In The Orphanage it is an adult, Laura, who seeks our sympathy. That she gets it in such abundance is entirely down to Rueda's terrific performance. There's an aching vulnerability in Laura, as well as extraordinary strength. Never mind Ghostbusters: if there's something strange in your neighbourhood, she's the woman to call.

As for the right person to contact for a classic chiller, on current form you'd best make it a Latin type. With Alejandro Amenabar and The Others, then del Toro, and now Bayona, tales of the unexpected have suddenly become less predictable and more thrilling. Fright night, rest assured, is safe in their hands. Who needs sleep anyway?


Review by Andy Dougan © Evening Times

There was a time when Spanish cinema was known for Pedro Almodovar, Penelope Cruz, and Javier Bardem and not much else.

Recently, though, Spain has become the home of some top-notch, old-fashioned horror movies and this one, made under the guidance of Guillermo del Toro, is no exception.

As in all the best horror movies, it is very difficult to tell you what it's about without giving away all of its secrets.

Suffice to say, it concerns a woman and her small son who move into an old orphanage. She wants to develop the building and convert it into a home for special needs children.

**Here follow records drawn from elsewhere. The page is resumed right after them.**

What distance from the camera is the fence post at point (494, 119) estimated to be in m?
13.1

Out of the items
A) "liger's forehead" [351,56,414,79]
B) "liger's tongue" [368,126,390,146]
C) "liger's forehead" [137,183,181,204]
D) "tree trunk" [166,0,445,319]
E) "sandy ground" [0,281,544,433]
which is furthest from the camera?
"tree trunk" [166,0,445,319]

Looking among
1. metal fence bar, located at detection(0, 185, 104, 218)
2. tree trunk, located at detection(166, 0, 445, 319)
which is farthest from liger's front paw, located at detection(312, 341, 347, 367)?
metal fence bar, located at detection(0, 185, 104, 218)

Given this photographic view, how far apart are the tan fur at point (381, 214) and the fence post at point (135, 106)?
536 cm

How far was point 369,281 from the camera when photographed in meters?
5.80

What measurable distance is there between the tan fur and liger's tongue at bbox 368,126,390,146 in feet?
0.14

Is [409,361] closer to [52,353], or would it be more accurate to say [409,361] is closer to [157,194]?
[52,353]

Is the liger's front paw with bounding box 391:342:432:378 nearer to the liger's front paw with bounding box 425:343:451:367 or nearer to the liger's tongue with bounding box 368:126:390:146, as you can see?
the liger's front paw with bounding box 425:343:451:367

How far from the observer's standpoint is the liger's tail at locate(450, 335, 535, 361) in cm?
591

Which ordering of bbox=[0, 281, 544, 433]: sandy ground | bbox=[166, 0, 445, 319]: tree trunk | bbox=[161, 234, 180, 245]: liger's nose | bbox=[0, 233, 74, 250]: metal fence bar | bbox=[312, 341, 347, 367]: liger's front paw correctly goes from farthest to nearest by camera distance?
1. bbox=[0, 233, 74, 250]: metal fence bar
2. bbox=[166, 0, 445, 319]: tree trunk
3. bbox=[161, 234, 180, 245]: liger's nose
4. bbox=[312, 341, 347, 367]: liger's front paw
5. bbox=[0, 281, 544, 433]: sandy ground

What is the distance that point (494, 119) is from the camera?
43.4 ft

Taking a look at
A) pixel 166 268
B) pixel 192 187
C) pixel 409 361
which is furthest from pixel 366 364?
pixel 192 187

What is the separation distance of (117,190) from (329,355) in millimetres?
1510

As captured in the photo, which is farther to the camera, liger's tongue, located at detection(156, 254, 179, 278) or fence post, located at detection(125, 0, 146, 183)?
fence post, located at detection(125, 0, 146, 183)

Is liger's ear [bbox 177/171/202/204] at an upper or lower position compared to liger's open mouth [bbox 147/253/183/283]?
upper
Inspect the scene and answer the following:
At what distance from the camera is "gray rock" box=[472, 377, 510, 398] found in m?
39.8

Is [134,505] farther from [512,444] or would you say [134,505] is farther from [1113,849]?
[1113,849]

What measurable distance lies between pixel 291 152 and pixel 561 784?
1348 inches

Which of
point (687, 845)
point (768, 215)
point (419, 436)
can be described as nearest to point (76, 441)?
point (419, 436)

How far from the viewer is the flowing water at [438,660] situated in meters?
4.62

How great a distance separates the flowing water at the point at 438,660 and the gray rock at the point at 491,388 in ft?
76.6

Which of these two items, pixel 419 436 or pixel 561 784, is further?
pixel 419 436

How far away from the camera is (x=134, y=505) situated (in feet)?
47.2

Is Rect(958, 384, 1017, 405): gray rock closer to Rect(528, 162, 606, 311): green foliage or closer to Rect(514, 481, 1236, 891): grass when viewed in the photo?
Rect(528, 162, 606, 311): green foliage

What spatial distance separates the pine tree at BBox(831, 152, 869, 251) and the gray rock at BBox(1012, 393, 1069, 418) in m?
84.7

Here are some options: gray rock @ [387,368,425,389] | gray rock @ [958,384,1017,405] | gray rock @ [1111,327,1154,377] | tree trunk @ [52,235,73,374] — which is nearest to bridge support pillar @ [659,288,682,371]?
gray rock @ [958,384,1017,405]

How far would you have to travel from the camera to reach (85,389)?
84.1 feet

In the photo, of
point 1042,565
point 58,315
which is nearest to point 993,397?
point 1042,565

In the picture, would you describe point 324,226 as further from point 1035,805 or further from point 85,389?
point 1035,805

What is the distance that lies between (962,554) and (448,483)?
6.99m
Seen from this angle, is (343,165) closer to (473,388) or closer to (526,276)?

However, her son soon starts to develop a range of imaginary friends including Tomas, a particularly sinister and dangerous child.

After her son goes missing the woman begins to investigate the history of the orphanage and especially the fate of some of its children.

Director Bayona knows that the golden rule of horror is that what you don't see is much more effective than anything he can show you. He builds the mood and tension superbly throughout, giving you the fright of your life but still staying with the bounds of a commercially friendly 15 certificate.